Newcomer women bring innovation to the table

Newcomer women bring innovation to the table
Image Courtesy: Siika Foods / Image Courtesy: Atome Bakery

Immigrant women are channeling their culinary traditions into thriving businesses

When Sarah Sekalala immigrated to Canada in 2001, she struggled to find the sauces and spices that made up her home culinary traditions. So the Uganda-born entrepreneur started making batches of sauces fusing spices and aromatics reflecting Uganda’s multicultural character that she could store away to feed her growing family. In 2015, she decided to channel her home recipes into Siika Sauces, a Toronto-based business focused on highlighting the traditional flavours and techniques of African cooking. Siika, which means “flavour” in her native language of Bugunda, refers both to her sauce, and to the process of cooking onion, garlic and oil with an array of spices.

In recent years, newcomers to Canada like Sekalala have played an important role in the food and accommodation sector. More than one in four workers in the food and beverage sector are immigrants, according to 2021 data from Statistics Canada. But immigrants are not only filling gaps in the sector’s workforce – they are also taking the lead in establishing their own businesses featuring foods from their home countries. A 2024 Immigration, Refugees and Citizenship Canada study shows that immigrants now make up more than half of business owners with paid staff in the food and beverage sector, making them a force in shaping the sector. 

According to Sekalala, it took her years to learn how to navigate the funding landscape as a newcomer both to Canada and the food entrepreneurship space: “It was hard to know where to start and who to go to for what.” This lack of understanding hindered her from launching Siika Sauces earlier, she says.

#### [REQUIRED WORK]
a) In the article about newcomer women in food, what does the word "Siika" mean in Sekalala's native language?
b) Reproduce the stretch of the article about newcomer women in food from "In recent years, newcomers" through "shaping the sector.", swapping "immigrants" for "foreign-born residents".
c) Write the next part of the article about newcomer women in food, picking up after its final sentence.

#### [DATA SEGMENT]
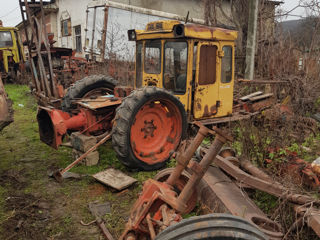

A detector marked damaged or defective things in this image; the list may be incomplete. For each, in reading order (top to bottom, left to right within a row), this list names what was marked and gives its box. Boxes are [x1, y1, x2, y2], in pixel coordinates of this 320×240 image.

rusty tractor body [0, 22, 24, 82]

#### [RESPONSES IN ORDER]
a) It means "flavour."

b)
In recent years, newcomers to Canada like Sekalala have played an important role in the food and accommodation sector. More than one in four workers in the food and beverage sector are foreign-born residents, according to 2021 data from Statistics Canada. But foreign-born residents are not only filling gaps in the sector’s workforce – they are also taking the lead in establishing their own businesses featuring foods from their home countries. A 2024 Immigration, Refugees and Citizenship Canada study shows that foreign-born residents now make up more than half of business owners with paid staff in the food and beverage sector, making them a force in shaping the sector.

c)
Alice Couderc, who became a food entrepreneur after moving to Canada from France in 2018, says navigating the world of entrepreneurship as an immigrant comes with specific challenges. In 2022, she co-founded Atome Bakery, a Vancouver-based artisanal bakery delivering French-inspired frozen bread and pastries direct to customers. She cites her relatively small professional network as being an early obstacle to success: “In France, I knew a lot of people from my city and university. But here in Canada, nobody knew my school or the companies I worked for in France…So I had to start from scratch.”  

Couderc also faced challenges in proving her financial credibility to potential lenders due to a lack of previous accounts in Canada. The fact that she only had her salary from four years of working temporarily in the country to show limited her ability to access potential loans that could help take her business to the next level.

Despite these challenges, a study on the State of Women’s Entrepreneurship in 2022 by the Women Entrepreneurship Knowledge Hub found that immigrant women entrepreneurs in Canada bring unique skills and backgrounds to the table. It found that these entrepreneurs are 8.6 per cent more likely to create new products and 20.1 per cent more likely to use innovative production approaches compared to their Canadian-born counterparts.

The study suggests these entrepreneurs may have the ability to more easily notice gaps in the Canadian business landscape. In Couderc’s case, she was able to identify a new way to introduce the breads and pastries of her childhood in France to a Western Canadian clientele. “When you arrive to Canada as an immigrant, you know how it’s done somewhere else, and you notice a gap that people living here haven’t noticed,” she says. According to her, working in a city like Vancouver meant she had to think creatively about how to make her products more accessible to clients across sprawling areas. 

Today, Sekalala says she sees lots of opportunities for businesses reflecting the diverse food cultures in Canada such as hers. Though it took her years to launch Siika Sauces, she says the time feels riper than ever for opening an immigrant-run food business. “It feels like I am the right seed in the right soil, being here in Canada now.” When she thinks of what this means for the future of immigrant entrepreneurs working in food, she says: “The harvest is going to be humungous.”


By Katrya Bolger, Women’s Enterprise Organizations of Canada

The WEOC National Loan Program is supporting entrepreneurs, like Sarah Sekalala and Alice Couderc, as they start and grow their innovative businesses. Find out more about this flexible loan program at www.weoc.ca/loan-program.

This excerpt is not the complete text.